Even though the threat of the devastating Victorian Bush fires is not over, it is fantastic to see that the local libraries are already considering the ways they can assist in rebuilding the effected communities. According to the local library email traffic "Local Government Victoria is working with affected councils on a range of resourcing, service and infrastructure issues, including libraries." This is encouraging, as it recognises the role all libraries (but especially public libraries) play in community building. The need for a FREE PUBLIC place (a third place) where people can come together, access and share information, or just be, is important in any community. For communities that have been so devastated it is vitally important.
However, to meet the more immediate needs of the effected communities, I agree with Julian Shortland (a Sydney based Library Technician) who emailed the following:
"One thing public libraries can do ASAP is ensure their IT people remove their blocks on Web 2.0 services such as Facebook, Myspace, bebo, etc to allow users who's PCs have been destroyed to post updates that they are still alive to put their friends' minds at rest, and to see if their friends have also survived. While many survivors may have their mobile phones and PDAs, they do not have their chargers, so these devices are now flat. Also, www.meebo.com needs to be unlocked to allow people to access MSN, Yahoo, AIM, ICQ and similar chat products without installing extra software."
It is ironic that while librarians are busy talking about how to use Web 2.0 technology and how to encourage social networking and community building, that so many of their local IT departments are busy blocking these things. I know of more than one Chief Librarian who complains of the obstacles their Council IT department puts in front of them; blocking them from offering social networking services.
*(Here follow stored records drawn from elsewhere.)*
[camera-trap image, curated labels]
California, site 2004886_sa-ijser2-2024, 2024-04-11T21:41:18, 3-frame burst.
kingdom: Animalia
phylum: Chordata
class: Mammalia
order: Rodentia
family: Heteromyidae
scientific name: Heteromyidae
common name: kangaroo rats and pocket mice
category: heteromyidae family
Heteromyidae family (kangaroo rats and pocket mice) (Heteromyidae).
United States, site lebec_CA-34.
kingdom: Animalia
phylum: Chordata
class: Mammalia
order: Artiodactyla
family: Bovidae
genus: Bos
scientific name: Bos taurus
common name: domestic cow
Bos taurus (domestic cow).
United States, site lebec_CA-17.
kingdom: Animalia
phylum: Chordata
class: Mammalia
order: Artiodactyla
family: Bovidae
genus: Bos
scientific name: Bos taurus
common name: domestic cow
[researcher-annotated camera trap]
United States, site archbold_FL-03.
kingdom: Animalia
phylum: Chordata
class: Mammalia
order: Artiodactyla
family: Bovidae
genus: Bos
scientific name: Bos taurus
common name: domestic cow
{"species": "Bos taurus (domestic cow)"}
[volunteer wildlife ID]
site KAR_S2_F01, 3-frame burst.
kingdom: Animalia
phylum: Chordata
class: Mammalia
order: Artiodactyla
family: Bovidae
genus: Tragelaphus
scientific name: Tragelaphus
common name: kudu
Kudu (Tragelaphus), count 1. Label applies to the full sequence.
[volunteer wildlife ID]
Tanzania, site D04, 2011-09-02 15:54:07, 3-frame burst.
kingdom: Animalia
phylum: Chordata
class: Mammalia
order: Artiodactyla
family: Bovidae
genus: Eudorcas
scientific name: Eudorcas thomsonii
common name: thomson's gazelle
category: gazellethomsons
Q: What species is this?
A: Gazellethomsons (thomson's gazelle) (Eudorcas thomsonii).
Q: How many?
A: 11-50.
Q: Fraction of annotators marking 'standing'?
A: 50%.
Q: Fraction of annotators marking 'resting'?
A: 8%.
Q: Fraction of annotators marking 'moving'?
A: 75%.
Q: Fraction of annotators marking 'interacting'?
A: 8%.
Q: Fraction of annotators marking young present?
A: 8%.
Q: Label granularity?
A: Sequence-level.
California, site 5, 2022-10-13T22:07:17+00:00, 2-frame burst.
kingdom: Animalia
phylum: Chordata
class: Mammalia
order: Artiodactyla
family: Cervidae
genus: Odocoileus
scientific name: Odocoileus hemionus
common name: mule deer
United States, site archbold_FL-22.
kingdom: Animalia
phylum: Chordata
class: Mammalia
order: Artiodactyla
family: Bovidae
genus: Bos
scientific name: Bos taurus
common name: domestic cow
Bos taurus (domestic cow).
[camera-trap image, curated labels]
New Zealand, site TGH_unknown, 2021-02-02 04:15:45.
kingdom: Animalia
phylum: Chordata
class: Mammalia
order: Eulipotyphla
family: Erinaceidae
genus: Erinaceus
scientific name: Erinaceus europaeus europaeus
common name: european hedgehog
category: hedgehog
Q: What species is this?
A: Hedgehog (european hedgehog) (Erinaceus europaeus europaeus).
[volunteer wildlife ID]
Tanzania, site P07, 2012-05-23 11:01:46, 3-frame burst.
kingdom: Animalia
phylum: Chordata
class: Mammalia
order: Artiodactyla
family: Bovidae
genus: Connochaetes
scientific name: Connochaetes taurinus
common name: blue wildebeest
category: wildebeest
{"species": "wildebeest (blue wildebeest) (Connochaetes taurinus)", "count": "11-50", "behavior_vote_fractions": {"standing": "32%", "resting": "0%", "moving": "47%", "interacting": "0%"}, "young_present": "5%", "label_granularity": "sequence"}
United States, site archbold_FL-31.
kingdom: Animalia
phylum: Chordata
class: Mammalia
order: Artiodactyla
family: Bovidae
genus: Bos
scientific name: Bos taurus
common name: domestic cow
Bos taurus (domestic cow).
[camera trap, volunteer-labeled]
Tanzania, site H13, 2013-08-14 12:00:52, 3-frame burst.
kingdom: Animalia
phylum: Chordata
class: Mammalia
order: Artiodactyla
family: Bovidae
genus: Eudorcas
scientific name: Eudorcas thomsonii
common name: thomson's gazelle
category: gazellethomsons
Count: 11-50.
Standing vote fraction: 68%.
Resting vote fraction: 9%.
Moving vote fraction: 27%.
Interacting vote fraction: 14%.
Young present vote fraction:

It begs the question why, and I guess this can be divided into three broad categories:
A. Trying to keep bandwidth costs down,
B. Risk mitigation; protecting the local council against the "misuse" of the Internet terminals in public libraries, and
C. It is easier to say no than to make things happen.
But does it have to be all or nothing? Is there are smarter third way that opens up the use of social networking / Web 2.0 services in public libraries while still putting some parameters around things? Regional Library Services (where they control their own networks) appear to be more flexible in this respect. Rather than block things, maybe a better approach is to open up services within a code of conduct framework that patrons are asked to first sign up to. Monitoring and blocking patrons when they then breach the code of conduct would help protect against misuse. I am reminded of the ALA's Report to President-Elect Obama [PDF file], which asks now President Obama to:
* Support legislation and fund programs that include Internet safety education, as opposed to Internet blocking and filtering;
* Oppose any further filtering/blocking requirement for the E-rate and other programs; assure protection of First Amendment rights and other civil liberties in the online/digital environment;
* Support vigorous enforcement of existing child pornography laws; increase public awareness about reporting child porn and other illegal Internet activities.